**Source excerpt**.
****************************************

# Convert CSV to a graph

In [19]:
import networkx as nx
import pandas as pd

In [20]:
def import_csv(filename):
    """ import csv file into a Pandas dataframe """
    return pd.read_csv(filename)

In [23]:
def preprocessing(filename):
    """ make Pandas dataframe easier to work with by:
        - deleting timestamp column
        - making the names column into the row labels
    """
    data = import_csv(filename)
    del data['Timestamp'] #delete timestamp column
    data = data.set_index('Name') # set names column to row labels
    data.index.names = [None] 
    return data

In [25]:
data = preprocessing("Survey.csv")
data.head(3)

Unnamed: 0,Is a hot dog a sandwich?,Is a Klein bottle with filling a ravioli?,Is it possible for one person to produce both a ghost and a zombie when they die?,Is spam good?,Should pineapple go on pizza?
Ghost,No,No,No,Yes,Yes
Zombie,Yes,No,Yes,Yes,No
Turkey,No,No,Yes,Yes,Yes


In [28]:
def initialize_graph(data):
    """ build a graph with the name/identifiers as nodes """

****************************************

Visual spatial reasoning items:
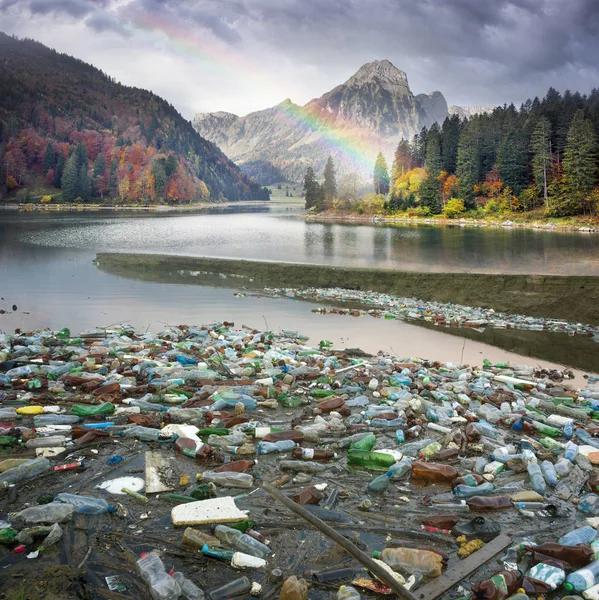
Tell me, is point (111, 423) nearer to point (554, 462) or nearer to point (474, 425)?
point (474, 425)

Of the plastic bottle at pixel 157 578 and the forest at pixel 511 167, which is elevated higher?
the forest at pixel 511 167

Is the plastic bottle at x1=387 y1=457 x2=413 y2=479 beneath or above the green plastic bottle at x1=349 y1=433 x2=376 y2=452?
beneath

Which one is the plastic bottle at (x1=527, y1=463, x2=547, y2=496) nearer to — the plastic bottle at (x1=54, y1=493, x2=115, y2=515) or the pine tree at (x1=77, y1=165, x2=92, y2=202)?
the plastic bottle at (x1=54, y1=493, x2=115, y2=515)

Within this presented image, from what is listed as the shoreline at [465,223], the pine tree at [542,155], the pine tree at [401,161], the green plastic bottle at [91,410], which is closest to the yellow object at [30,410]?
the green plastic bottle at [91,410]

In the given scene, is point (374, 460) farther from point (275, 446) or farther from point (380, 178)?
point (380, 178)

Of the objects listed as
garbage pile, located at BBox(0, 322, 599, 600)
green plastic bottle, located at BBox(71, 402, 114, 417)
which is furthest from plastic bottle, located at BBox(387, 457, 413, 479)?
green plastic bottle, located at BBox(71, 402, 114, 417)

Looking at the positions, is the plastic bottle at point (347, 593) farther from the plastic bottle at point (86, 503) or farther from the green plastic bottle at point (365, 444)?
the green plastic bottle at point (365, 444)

****************************************

**Set of tasks**.
(A) In the CSV-to-graph notebook, which column does the preprocessing function delete from the dataframe?
(B) Pick up the CSV-to-graph notebook after its last line and continue writing it.

**Answers for the tasks**.
(A) The Timestamp column.

(B)
    num_rows = data.shape[0] 
    G = nx.Graph()
    row_names = []
    for (name, b) in data.iterrows(): 
        row_names.append(name)
        G.add_node(name)
    return G

In [31]:
def build_graph(data):
    """ iterates through all question answers and adds an edge when people agree
    """
    for question, answers in data.iteritems(): 
        print(answers)
        for curr_name in row_names:
            for compare_name in row_names:
                if answers[curr_name] == answers[compare_name] and curr_name != compare_name:
                    G.add_edge(curr_name, compare_name)    
    return G

In [32]:
print(G.edges)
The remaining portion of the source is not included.